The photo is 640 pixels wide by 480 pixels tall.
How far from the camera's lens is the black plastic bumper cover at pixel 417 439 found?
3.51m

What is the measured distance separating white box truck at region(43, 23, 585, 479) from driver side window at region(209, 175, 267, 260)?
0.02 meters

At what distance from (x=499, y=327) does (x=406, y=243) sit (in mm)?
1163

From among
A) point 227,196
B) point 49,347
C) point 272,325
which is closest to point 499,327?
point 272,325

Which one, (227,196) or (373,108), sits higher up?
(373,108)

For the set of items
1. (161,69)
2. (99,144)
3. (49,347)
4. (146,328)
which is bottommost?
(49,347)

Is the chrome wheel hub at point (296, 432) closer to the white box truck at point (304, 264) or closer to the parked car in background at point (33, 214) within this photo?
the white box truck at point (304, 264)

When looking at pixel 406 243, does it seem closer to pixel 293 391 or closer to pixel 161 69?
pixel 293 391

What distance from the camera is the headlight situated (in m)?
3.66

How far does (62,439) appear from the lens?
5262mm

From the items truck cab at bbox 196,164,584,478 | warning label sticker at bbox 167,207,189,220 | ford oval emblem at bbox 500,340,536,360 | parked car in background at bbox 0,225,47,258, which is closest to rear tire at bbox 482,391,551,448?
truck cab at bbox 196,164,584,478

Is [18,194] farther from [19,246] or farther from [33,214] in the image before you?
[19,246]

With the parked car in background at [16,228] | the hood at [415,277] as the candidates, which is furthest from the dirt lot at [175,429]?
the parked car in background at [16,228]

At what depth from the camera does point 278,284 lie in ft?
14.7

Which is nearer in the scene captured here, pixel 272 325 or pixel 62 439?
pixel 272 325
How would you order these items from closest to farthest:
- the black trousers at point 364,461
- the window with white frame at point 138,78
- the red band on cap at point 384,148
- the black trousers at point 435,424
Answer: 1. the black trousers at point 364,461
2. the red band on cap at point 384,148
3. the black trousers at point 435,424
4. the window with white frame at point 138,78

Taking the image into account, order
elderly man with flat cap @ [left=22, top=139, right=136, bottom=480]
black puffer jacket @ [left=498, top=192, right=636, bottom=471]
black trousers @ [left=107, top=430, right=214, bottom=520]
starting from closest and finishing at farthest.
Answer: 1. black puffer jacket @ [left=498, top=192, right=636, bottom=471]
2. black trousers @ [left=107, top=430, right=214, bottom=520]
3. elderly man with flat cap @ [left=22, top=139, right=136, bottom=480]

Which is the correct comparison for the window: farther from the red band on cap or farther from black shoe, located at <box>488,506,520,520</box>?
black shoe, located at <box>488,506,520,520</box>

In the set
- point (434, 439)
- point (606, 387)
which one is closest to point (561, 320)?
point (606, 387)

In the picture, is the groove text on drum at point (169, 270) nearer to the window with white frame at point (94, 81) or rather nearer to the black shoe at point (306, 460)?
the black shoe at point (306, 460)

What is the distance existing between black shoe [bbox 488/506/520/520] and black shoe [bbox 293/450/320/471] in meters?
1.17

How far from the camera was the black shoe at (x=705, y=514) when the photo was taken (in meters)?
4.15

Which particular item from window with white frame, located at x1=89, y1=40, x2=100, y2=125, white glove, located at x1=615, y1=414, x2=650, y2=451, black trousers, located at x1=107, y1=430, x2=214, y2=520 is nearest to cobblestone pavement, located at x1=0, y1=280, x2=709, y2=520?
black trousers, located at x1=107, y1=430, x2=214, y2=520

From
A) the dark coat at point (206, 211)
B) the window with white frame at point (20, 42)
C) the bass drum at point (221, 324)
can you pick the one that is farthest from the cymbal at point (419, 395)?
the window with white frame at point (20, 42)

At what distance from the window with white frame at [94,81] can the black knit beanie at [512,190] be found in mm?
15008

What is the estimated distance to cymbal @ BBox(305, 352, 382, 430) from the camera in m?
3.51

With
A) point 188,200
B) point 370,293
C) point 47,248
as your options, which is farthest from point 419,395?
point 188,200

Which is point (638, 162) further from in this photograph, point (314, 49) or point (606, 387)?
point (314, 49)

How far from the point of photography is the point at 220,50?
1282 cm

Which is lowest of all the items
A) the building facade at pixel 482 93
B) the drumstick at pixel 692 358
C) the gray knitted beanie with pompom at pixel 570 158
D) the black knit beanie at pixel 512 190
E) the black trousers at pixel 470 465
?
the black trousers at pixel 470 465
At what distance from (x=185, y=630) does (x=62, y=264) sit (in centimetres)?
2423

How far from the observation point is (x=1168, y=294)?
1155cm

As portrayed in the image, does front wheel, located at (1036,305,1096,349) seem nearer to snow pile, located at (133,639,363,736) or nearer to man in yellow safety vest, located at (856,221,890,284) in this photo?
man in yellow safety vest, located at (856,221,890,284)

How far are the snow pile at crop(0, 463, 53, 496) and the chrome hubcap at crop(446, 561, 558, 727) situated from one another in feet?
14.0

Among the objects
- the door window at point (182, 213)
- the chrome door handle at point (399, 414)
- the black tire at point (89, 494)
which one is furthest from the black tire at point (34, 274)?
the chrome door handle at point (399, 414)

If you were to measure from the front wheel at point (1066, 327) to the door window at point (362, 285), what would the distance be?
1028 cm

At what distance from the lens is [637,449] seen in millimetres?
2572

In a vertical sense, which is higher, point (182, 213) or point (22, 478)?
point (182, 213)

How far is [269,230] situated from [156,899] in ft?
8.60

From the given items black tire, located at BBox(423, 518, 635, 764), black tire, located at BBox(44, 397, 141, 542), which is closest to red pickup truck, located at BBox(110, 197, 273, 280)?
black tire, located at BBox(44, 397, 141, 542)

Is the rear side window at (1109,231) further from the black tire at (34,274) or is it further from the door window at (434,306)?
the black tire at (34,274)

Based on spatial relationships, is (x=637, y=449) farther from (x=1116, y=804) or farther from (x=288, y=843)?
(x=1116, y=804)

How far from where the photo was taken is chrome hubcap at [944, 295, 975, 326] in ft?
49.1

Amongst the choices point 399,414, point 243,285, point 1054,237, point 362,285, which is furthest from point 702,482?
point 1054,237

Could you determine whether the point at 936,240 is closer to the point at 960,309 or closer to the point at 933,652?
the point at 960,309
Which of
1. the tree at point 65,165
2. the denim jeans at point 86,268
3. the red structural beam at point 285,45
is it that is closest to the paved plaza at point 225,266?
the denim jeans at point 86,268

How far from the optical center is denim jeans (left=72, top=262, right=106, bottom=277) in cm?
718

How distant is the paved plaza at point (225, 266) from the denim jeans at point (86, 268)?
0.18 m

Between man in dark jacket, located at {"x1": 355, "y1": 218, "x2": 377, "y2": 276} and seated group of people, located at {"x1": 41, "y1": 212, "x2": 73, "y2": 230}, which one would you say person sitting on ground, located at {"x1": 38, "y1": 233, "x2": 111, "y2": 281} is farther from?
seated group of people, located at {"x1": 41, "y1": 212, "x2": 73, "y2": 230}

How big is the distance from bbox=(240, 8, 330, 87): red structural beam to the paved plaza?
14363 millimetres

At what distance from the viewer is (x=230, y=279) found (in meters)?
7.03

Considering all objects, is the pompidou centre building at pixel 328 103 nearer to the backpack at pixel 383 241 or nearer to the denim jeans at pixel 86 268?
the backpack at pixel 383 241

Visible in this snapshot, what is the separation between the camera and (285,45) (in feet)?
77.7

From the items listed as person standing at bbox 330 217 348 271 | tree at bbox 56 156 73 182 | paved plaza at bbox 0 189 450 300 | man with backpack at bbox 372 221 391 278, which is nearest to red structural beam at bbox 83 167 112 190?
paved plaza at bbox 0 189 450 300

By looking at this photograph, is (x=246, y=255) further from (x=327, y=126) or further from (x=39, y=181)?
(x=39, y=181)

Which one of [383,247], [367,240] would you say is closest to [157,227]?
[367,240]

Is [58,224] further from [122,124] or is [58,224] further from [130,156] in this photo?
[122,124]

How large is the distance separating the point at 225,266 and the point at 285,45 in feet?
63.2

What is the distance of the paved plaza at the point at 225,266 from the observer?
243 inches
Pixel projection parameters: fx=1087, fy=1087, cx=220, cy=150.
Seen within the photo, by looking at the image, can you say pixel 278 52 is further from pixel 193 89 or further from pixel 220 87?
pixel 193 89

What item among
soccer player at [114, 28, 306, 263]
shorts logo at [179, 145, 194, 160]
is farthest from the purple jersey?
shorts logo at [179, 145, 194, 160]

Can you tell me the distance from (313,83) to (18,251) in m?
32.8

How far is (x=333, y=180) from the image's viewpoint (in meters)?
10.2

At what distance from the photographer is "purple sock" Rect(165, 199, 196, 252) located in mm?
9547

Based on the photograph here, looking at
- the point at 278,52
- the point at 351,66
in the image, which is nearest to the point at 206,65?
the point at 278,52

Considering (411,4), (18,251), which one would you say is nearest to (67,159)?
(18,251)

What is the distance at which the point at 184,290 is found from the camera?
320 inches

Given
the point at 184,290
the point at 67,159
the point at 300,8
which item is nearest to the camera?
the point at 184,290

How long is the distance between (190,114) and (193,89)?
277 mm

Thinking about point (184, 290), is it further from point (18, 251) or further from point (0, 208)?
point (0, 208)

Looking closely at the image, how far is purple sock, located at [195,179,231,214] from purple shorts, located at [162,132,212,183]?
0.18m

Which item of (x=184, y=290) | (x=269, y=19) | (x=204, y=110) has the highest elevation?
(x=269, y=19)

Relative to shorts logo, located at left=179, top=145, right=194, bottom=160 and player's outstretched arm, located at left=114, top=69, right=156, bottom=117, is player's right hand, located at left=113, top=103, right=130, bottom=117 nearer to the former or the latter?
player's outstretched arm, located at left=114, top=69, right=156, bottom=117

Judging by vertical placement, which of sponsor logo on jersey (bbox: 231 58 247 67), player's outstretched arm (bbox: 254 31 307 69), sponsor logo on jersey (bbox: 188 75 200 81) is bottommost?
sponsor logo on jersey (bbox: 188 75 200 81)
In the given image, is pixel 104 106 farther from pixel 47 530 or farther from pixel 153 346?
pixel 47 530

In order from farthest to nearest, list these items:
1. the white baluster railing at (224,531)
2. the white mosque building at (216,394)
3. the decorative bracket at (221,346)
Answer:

# # # #

== Task brief ==
Every line from the one containing "What item among" through the end of the entries above must be echoed exactly, with both ends kept.

== Full response ==
What item among
soccer player at [114, 28, 306, 263]
shorts logo at [179, 145, 194, 160]
is farthest from the purple jersey?
shorts logo at [179, 145, 194, 160]

Can you tell me the distance from (313,83) to (18,251) in m?
32.8

How far is (x=333, y=180) from the image's viewpoint (in meters)?
10.2

At what distance from the photographer is "purple sock" Rect(165, 199, 196, 252) located in mm?
9547

Based on the photograph here, looking at
- the point at 278,52
- the point at 351,66
in the image, which is nearest to the point at 206,65?
the point at 278,52

Considering (411,4), (18,251), which one would you say is nearest to (67,159)?
(18,251)

What is the distance at which the point at 184,290 is found from the camera?
320 inches

Given
the point at 184,290
the point at 67,159
the point at 300,8
which item is nearest to the camera?
the point at 184,290

How long is the distance between (190,114) and (193,89)?
277 mm

Thinking about point (184, 290), is it further from point (18, 251) or further from point (0, 208)?
point (0, 208)

Looking closely at the image, how far is purple sock, located at [195,179,231,214] from purple shorts, located at [162,132,212,183]?
0.18m

Which item of (x=184, y=290) | (x=269, y=19) | (x=204, y=110) has the highest elevation?
(x=269, y=19)

Relative to shorts logo, located at left=179, top=145, right=194, bottom=160 and player's outstretched arm, located at left=114, top=69, right=156, bottom=117, is player's right hand, located at left=113, top=103, right=130, bottom=117 nearer to the former or the latter?
player's outstretched arm, located at left=114, top=69, right=156, bottom=117

Judging by vertical placement, which of sponsor logo on jersey (bbox: 231 58 247 67), player's outstretched arm (bbox: 254 31 307 69), sponsor logo on jersey (bbox: 188 75 200 81) is bottommost?
sponsor logo on jersey (bbox: 188 75 200 81)
In the given image, is pixel 104 106 farther from pixel 47 530 or farther from pixel 153 346?
pixel 47 530

In order from farthest to nearest, list these items:
1. the white baluster railing at (224,531)
2. the white mosque building at (216,394)
3. the decorative bracket at (221,346)
Answer:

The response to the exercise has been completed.